- **SET TASKS**:
• 1. According to the essay about the donated wedding dress, how many burial garments did the nurse make from the dress?
• 2. Reproduce word for word the part of the essay about the donated wedding dress that opens with the words containing "By March 2014, I" and closes with "not turmoil, reigned.".

- **EXCERPTED PASSAGE**:
· · · ·
By March 2014, I was mostly but not entirely over the heartbreak of the wedding experience. But I knew that the nurse in the article was an angel right here on earth, turning distress into beauty – a little respite from a growing list of daunting tasks for parents faced with unimaginable grief by creating something new from something used, old, and sitting in boxes and totes across the city. I never loved that dress, but I knew I loved the babies I lost to miscarriage. I also knew that death in the NICU of one of my beloveds would’ve killed me in every sense but physical – I would’ve been irretrievably broken. I knew had to get my dress to nurse Michelle so she could sew my love of babies into the heaven-bound souls she met in her work. Michelle became my conduit to giving that dress a real life, where love, not turmoil, reigned.
I stopped on my way home from work that day, bought a padded envelope and a pile of thread to send along with my dress for this dear nurse-seamstress. A month or so later, she emailed me a photo of her creations – 12 micro-sized burial garments had sprung from her fingers and knowing hands, to wrap a dozen fragile bodies that were called away all too soon. The wedding dress I never wanted finally found a purpose – shrouding precious hands and feet – in the “would-be love” of an earthly embrace. All those miscarriage stories I had hoped to write, are now closed; the trauma remains, somewhere in my mind, but mostly it is replaced thoughts about the transformative power of a sewing machine, and that maybe that dress had a will of its own – certainly I could’ve donated it long before the idea of angel gowns was planted in my head on that March day. I think the dress wanted to live to its mission – to envelop, to hold, to comfort and to give wings to the life it was meant to launch – but its fabric was perhaps sewn first into a garment, that wasn’t its calling. Now it is free, to be with those that need it most, swaddling the little hands and little toes in perfected repose – hovering somewhere above. I know now, that writing about gowns for these tiny angels, is the best way to honor the souls that my body couldn’t manage.
· · · ·
- **ENTRIES SUPPLIED**:

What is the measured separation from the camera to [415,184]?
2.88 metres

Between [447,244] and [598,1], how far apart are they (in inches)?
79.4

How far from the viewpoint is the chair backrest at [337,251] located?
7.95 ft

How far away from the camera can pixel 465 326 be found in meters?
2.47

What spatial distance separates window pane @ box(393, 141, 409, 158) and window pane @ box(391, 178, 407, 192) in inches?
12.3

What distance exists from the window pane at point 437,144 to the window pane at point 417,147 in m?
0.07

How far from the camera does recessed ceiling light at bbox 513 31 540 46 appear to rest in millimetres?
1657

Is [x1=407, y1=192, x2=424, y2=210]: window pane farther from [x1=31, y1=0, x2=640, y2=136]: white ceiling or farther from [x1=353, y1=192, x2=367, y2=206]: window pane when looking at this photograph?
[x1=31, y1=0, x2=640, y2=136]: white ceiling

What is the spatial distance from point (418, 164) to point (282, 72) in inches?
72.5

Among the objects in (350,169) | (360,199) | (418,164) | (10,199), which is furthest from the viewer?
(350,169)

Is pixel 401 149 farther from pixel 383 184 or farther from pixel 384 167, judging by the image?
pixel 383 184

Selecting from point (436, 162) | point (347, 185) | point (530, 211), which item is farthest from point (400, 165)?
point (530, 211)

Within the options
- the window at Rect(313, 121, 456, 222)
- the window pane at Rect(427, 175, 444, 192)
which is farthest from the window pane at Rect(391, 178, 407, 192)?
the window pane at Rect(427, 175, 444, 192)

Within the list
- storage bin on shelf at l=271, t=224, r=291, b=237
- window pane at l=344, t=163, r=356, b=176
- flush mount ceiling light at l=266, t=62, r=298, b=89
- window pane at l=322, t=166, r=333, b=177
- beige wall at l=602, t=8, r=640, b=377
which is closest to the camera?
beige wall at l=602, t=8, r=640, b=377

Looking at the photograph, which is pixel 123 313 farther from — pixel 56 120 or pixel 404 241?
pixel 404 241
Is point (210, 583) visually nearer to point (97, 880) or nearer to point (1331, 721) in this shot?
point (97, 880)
· · · ·
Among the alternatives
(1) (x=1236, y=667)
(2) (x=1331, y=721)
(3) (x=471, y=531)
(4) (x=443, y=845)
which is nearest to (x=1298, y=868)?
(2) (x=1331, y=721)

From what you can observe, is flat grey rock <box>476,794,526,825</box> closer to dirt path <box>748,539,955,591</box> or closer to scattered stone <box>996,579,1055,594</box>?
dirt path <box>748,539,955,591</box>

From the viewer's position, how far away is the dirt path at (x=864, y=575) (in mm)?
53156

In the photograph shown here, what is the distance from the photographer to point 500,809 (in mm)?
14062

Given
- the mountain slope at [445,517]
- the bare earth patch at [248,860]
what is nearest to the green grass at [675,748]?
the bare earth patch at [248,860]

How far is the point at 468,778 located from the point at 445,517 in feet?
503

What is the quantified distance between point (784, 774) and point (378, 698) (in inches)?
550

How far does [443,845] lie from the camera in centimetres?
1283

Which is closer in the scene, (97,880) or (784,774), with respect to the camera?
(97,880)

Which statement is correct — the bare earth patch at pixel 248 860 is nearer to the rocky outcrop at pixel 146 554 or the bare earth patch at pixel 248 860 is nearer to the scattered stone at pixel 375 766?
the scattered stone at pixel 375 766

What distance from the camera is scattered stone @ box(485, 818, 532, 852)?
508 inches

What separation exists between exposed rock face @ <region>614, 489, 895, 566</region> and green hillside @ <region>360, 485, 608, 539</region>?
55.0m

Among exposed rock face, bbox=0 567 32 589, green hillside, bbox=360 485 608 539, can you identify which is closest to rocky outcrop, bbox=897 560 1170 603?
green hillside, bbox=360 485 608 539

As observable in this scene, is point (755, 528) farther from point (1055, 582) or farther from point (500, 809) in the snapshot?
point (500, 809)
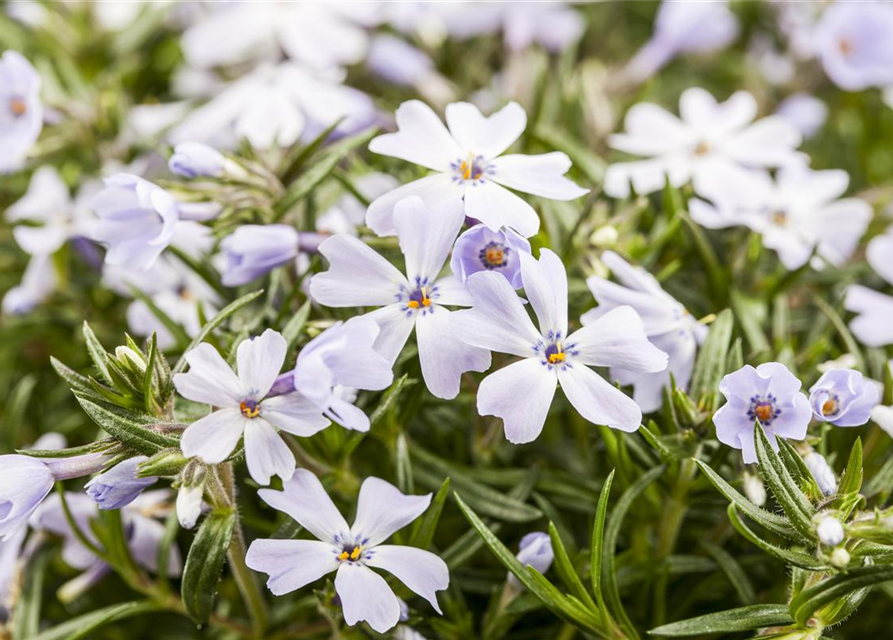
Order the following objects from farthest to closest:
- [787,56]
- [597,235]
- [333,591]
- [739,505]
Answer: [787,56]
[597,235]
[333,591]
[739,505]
· · · ·
- **SOLUTIONS TO THE TASKS**:
• 1. 12 micro-sized burial garments.

• 2.
By March 2014, I was mostly but not entirely over the heartbreak of the wedding experience. But I knew that the nurse in the article was an angel right here on earth, turning distress into beauty – a little respite from a growing list of daunting tasks for parents faced with unimaginable grief by creating something new from something used, old, and sitting in boxes and totes across the city. I never loved that dress, but I knew I loved the babies I lost to miscarriage. I also knew that death in the NICU of one of my beloveds would’ve killed me in every sense but physical – I would’ve been irretrievably broken. I knew had to get my dress to nurse Michelle so she could sew my love of babies into the heaven-bound souls she met in her work. Michelle became my conduit to giving that dress a real life, where love, not turmoil, reigned.